Natalia Nordman

aus Wikipedia, der freien Enzyklopädie
Zur Navigation springen Zur Suche springen
Natalia Nordman auf einem Gemälde von Ilja Repin, 1900

Natalja Borissowna Nordman (russisch Ната́лья Бори́совна Но́рдман) oder Natalia Nordmann (schwedisch)[1] (* 14. Dezember 1863 in Helsinki, Finnland; † 30. Juni 1914 in Orselina bei Locarno, Schweiz), literarisches Pseudonym Sewerowa, war eine finnlandschwedisch[2][3] -russische Schriftstellerin. Nordman war eine frühe Frauenrechtlerin, Sozialreformerin und Vegetarierin.

Leben[Bearbeiten | Quelltext bearbeiten]

Natalia Nordmann wurde 1863 in Helsingfors (finnisch Helsinki) geboren. Ihre Mutter war die russische Adlige Maria Arbusowa und ihr Vater der Finnlandschwede[4] Bernhard (Boris) Nordmann,[5] Admiral der Kaiserlich Russischen Marine, der später ebenfalls geadelt wurde.[6] Der Naturforscher Alexander von Nordmann war ihr Onkel.[7]

Trotz lutherischer Taufe war Zar Alexander II. ihr Taufpate. Sie wuchs in Helsingfors und St. Petersburg auf[8] und erhielt eine ausgezeichnete Hauserziehung. Sie sprach sechs Sprachen, neben den zwei Sprachen ihrer Eltern, Russisch und Schwedisch, auch Finnisch.[9] Bereits als Kind lernte sie außerdem Deutsch und Englisch.[10] Sie wurde unterrichtet in Musik, Bildhauerei, Zeichnen und sogar Fotografie. Wie zu der Zeit in gehobeneren Kreisen üblich überließ man die Betreuung den Ammen und Kammerjungfern. Nordman litt schmerzlich unter der Distanz zu ihrer Mutter. In diesem Schmerz liegt möglicherweise der Schlüssel für die Ablehnung vieler gesellschaftlicher Konventionen. In der autobiographischen Erzählung „Maman“ (1909; russisch, aber mit französischem Wort als Titel), die als eine der besten russischen Kindererzählungen gilt, beschreibt sie die schädliche Wirkung des Ammensystems auf die kindliche Psyche.

===

#### [Gestellte Aufgabe 1]
Führe jede Zeile der Einträge unten auf, in der das Wort „photograph“ vorkommt, und schreibe sie unverändert ab.

===

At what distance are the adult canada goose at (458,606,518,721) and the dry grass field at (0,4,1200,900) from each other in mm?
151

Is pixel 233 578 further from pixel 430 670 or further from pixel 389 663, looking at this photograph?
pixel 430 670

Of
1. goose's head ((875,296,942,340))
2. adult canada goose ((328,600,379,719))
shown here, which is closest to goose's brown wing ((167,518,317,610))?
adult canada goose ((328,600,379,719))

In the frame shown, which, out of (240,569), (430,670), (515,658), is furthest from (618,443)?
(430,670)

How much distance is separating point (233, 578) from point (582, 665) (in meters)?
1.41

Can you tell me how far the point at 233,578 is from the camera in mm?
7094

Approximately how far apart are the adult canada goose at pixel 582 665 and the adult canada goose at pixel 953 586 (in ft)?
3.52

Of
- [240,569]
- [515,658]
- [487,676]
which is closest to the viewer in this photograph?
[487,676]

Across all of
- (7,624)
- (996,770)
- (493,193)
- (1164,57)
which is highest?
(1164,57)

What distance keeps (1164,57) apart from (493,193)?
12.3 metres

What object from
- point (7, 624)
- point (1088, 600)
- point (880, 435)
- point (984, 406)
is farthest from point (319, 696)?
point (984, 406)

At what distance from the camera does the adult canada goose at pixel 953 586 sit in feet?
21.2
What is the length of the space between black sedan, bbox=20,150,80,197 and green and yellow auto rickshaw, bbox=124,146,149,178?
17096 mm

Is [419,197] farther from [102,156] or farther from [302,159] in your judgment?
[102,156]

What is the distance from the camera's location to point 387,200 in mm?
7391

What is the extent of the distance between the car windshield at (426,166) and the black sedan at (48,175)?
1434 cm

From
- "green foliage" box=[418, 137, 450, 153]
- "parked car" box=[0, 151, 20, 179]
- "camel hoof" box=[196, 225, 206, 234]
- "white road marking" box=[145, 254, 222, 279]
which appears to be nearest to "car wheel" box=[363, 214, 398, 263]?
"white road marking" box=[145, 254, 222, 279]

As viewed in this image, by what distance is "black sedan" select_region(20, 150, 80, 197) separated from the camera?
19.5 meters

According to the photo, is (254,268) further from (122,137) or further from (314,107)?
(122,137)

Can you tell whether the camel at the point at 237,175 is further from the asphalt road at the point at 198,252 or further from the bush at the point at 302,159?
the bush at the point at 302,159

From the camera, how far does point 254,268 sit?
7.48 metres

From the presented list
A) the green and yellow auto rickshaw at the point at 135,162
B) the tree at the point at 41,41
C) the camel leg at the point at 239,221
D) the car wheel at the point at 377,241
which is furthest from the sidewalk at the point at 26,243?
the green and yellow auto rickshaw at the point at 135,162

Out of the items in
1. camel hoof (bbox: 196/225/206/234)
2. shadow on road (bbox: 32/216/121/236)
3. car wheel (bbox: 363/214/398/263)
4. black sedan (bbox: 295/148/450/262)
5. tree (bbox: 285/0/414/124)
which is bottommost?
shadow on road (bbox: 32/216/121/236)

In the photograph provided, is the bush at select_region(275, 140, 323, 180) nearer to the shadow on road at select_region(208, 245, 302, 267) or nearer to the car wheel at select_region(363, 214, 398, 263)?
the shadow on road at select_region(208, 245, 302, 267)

===

#### [Gestellte Aufgabe 2]
Greife den Text über Natalia Nordman oben wieder auf und setze ihn nach seinem letzten Satz fort.

#### [Antwort 1]
Is pixel 233 578 further from pixel 430 670 or further from pixel 389 663, looking at this photograph?
which is closest to the viewer in this photograph?
In the photograph provided, is the bush at select_region(275, 140, 323, 180) nearer to the shadow on road at select_region(208, 245, 302, 267) or nearer to the car wheel at select_region(363, 214, 398, 263)?

#### [Antwort 2]
1884 lebte Nordman für ein Jahr auf einer amerikanischen Farm und arbeitete als Kuhhirtin. Nach der Rückkehr spielte sie in verschiedenen Theatern. Ihr gesellschaftlicher Tatendrang brachte sie mit einigen der bedeutendsten russischen Persönlichkeiten zusammen. 1891 begegnete sie dem russischen Maler Ilja Repin (1844–1930) in St. Petersburg[11] und heiratete ihn 1900.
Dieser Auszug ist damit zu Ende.